#### RECORDS SUPPLIED

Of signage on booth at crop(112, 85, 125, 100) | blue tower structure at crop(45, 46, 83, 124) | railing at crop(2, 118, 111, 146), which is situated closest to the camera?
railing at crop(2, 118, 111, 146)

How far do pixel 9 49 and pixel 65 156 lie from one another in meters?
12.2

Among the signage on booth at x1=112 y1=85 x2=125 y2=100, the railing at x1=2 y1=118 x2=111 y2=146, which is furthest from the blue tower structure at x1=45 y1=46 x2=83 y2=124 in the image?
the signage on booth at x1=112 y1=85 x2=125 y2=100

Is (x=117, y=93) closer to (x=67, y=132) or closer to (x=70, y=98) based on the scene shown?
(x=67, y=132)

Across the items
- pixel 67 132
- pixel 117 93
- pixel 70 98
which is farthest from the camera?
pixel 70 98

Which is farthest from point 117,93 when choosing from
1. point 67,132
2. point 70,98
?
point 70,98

########

WHAT IS EXPECTED:
Copy all of the rows above word for word, changing nothing.

FINAL RESULT:
Of signage on booth at crop(112, 85, 125, 100) | blue tower structure at crop(45, 46, 83, 124) | railing at crop(2, 118, 111, 146), which is situated closest to the camera?
railing at crop(2, 118, 111, 146)

How far do pixel 9 49 and pixel 65 156 lie from one another in meters?
12.2

Among the signage on booth at x1=112 y1=85 x2=125 y2=100, the railing at x1=2 y1=118 x2=111 y2=146, which is furthest from the blue tower structure at x1=45 y1=46 x2=83 y2=124 in the image?
the signage on booth at x1=112 y1=85 x2=125 y2=100

Is (x=117, y=93) closer to (x=67, y=132) or closer to (x=70, y=98) based on the scene shown?
(x=67, y=132)

Across the items
- pixel 67 132
- pixel 117 93
- pixel 70 98
which is farthest from the camera?
pixel 70 98

Which is farthest from point 117,93 when choosing from
1. point 67,132
2. point 70,98
?
point 70,98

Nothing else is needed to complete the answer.